Government controls limit investor options, leaving gold and real estate one of their few choices, experts told CNBC. Reforms are not expected to change that situation any time soon.
"We expect the physical demand to remain robust as any uncertainty over the reform process from Chinese citizens (and a limited investment choice) is likely to be channeled back into gold, which is a traditional store of wealth in Asian countries," Martin Arnold, a senior analyst at ETF Securities, told CNBC.
China has supported gold prices this year when prices would have otherwise fallen even further than they have due import limits in India and fears of the Federal Reserve tapering its economic stimulus, according to HSBC Holdings analysts.

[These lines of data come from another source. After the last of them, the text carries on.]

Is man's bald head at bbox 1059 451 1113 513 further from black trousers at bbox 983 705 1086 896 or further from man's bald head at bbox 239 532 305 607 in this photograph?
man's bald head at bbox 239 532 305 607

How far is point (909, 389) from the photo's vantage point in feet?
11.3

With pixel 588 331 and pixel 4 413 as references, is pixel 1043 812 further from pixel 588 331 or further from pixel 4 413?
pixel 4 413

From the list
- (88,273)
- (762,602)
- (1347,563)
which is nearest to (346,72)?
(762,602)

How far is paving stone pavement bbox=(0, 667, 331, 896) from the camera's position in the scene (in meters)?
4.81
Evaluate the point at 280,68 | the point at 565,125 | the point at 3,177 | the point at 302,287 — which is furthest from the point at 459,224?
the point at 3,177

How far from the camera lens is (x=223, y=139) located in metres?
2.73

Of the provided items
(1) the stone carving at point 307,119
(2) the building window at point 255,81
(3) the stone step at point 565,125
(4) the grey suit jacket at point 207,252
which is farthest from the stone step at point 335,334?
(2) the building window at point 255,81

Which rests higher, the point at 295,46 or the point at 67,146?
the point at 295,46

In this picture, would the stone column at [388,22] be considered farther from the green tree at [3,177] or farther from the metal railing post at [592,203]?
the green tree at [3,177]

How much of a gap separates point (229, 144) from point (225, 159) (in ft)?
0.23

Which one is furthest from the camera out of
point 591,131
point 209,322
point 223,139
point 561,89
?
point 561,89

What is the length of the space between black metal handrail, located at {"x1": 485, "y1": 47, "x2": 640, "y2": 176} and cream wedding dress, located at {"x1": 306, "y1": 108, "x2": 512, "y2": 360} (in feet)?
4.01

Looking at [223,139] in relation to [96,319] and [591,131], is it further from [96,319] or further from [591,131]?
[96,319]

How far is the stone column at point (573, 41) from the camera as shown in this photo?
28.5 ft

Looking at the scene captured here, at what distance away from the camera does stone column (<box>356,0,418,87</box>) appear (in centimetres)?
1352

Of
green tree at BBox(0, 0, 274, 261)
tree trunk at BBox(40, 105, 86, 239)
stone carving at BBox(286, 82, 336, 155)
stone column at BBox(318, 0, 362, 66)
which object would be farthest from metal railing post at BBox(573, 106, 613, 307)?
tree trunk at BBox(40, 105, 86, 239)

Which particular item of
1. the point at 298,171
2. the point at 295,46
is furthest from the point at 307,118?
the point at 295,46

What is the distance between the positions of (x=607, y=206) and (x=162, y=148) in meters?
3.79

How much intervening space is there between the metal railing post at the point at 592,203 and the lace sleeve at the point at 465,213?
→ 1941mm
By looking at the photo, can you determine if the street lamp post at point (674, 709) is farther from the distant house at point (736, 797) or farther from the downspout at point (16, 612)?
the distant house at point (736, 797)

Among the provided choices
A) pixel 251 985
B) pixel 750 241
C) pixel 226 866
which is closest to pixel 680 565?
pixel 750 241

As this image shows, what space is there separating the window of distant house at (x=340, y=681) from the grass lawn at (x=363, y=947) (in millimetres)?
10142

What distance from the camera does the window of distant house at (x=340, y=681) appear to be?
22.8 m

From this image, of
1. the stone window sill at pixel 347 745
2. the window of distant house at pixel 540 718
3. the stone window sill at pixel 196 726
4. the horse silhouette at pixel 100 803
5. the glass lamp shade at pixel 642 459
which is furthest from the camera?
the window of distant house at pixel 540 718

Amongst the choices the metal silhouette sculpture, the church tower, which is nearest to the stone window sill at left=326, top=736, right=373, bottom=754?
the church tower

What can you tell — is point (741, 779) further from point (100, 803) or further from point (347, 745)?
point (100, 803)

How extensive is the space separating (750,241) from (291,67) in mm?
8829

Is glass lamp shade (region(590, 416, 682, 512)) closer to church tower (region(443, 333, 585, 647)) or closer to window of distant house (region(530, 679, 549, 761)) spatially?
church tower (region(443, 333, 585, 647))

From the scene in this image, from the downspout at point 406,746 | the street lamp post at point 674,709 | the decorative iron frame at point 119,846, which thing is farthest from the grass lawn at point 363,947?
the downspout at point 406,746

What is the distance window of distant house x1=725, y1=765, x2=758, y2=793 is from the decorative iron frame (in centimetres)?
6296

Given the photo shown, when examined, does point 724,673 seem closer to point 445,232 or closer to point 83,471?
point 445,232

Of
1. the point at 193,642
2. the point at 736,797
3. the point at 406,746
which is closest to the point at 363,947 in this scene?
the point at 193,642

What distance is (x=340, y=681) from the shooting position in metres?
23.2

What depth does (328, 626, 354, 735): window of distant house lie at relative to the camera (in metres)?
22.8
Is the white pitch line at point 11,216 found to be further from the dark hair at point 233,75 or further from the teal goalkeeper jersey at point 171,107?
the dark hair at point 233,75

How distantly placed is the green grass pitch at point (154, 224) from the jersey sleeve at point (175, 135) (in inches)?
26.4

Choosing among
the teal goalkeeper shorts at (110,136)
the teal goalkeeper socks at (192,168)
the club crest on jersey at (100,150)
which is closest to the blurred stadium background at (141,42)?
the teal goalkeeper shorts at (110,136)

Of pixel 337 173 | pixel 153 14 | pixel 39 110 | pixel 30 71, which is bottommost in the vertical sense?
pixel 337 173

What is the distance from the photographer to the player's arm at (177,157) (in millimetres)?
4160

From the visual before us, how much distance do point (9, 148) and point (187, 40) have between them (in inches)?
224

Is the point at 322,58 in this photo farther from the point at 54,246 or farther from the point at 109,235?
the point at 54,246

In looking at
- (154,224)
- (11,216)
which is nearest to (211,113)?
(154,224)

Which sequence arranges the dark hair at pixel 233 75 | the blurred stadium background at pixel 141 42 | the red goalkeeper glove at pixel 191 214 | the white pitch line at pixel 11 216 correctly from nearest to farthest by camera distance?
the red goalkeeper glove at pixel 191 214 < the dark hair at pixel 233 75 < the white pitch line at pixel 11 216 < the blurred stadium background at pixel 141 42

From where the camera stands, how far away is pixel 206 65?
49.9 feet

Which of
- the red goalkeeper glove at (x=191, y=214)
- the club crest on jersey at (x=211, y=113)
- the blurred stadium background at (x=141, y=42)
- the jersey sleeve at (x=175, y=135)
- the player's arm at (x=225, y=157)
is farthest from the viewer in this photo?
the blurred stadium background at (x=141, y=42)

"China's brisk appetite for gold is the single most bullish factor in the gold market, in our view," HSBC analysts James Steel and Howard Wen stated in a research note, according to the
International Business Times.
A growing middle class and a Chinese preference for gold gifts and jewelry points to a healthy long-term demand for the metal. China imported 826 tons of gold from Hong Kong in the first nine months of the year, twice as much as the same period last year, the Times reported, citing customs data.
But it's not clear if that kind of demand is sustainable or how gold will fare next year.
"This level of appetite for gold is not sustainable longer term and could drop below this level [of 1,000 tons] for 2014," the HSBC analysts stated.